### Texto de leitura
▼

A MORTIFICAÇÃO DA MÍDIA PRIMÁRIA (CORPO) PELAS IMAGENS
Uma reflexão a partir do pensamento de Dietmar Kamper em Von Wegen
(München: Fink, 1998)
Günter Wilhelm Uhlmann , São Paulo

O arranjo vigente, a partir de Kamper, tem por lema fazer uma imagem de tudo e de todos. Elabora-se a imagem de um corpo – mídia primária na conceituação do semioticista alemão, Harry Pross – para poder-se rapidamente esquecer-se da ação e do próprio corpo. O corpo vivo que a gerou passa a ser secundário, mortificado e esquecido, que leva a Kamper a perguntar “o que fazer com tantos Defuntos”. O que fazer com os corpos mortificados em imagens. Corpos vivos, que para continuarem a viver necessitam de contato, de conexão, de vínculos efetivos que a imagem, intocável, não é capaz de suprir. Afirma Baitello (2002) que “o primeiro sacrifício (…) termina por ser o próprio corpo, em sua complexidade multifacetada, tátil, olfativa, auditiva, performática e proprioceptiva”.
O contato físico, o tocar-se, tão requerido pela vida, pela mídia primaria, passa por uma profunda metamorfose. De onipresente antes do nascimento, o ser envolto, protegido e atendido em todas as suas necessidades, no ventre materno, passa a ser apenas tolerado, permitido.
O ser vivo, o corpo presente é comum, vulgar, ao qual não se rendem homenagens e atenções, porem ao fantasma, ao zumbi, à imagem que o substituiu e por conseguinte mortificou, voltam-se as atenções e honras. O convívio social passa a ser, de maneira crescente, até mesmo exponencial com o advento das novas tecnologias geradoras de imagens, governado por imagens, de aparências. Imagens que se sobrepõe à pessoa. Idolatra-se, a imagem de uma mulher, de um homem, imagens estas frequentemente geradas não apenas por corpos vivos autênticos e reais, mas também por corpos já mortificados em imagens que passam a governar os demais corpos que em imagens mortificaram e continuam mortificando os seus e demais, ainda, corpos vivos. Parafraseando Baitello (2002) tendo em mente a crescente tecnologia do afastamento, da virtualização, é válida a ilação de que “a imagem de um presente será sempre a sua ausência”, um “corpo que apenas se vê quando é visto, se observa quando é observado, jamais se sente porque não pode ser sentido”.

A partir desta perspectiva não é de se estranhar a presença cada vez mais intensa da revolta do corpo devido à violência por nós, a sociedade, lhe imposta, direta e indiretamente via tecnologia desenvolvida e aplicada por esta mesma sociedade. A mídia primária em sua revolta se expressa igualmente com uma violência, que se expressa em fenômenos sociais sobejamente conhecidos e vivenciados – o aumento da violência social e pessoal tão presente no cotidiano. Esta constatação parte do fato de um corpo para poder ser mortificado em uma imagem, precisa ter alcançado um determinado ‘status social’, o qual é medido, atribuído, pelos valores desta sociedade que por seu turno são igualmente influenciados pelas imagens, ou seja, caracteriza-se a realimentação do processo. É frequente estes valores sociais serem expressos por valores monetários e estéticos a serem alcançados a qualquer preço.

▲

### Entradas listadas
▼

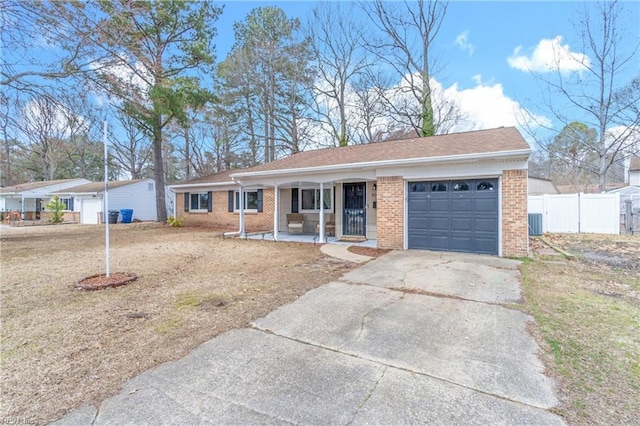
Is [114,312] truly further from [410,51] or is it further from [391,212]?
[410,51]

▲
▼

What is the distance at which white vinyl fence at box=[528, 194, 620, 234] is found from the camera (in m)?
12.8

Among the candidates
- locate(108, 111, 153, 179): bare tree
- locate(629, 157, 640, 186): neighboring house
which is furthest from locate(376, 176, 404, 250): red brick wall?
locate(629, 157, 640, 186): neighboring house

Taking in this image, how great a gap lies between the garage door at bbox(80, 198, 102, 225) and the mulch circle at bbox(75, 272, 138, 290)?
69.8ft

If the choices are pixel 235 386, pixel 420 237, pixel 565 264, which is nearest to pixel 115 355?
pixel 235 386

▲

Imprima sem alterações o trecho do texto sobre a mortificação do corpo pelas imagens, começando em "O contato físico, o" e terminando em "apenas tolerado, permitido.".

O contato físico, o tocar-se, tão requerido pela vida, pela mídia primaria, passa por uma profunda metamorfose. De onipresente antes do nascimento, o ser envolto, protegido e atendido em todas as suas necessidades, no ventre materno, passa a ser apenas tolerado, permitido.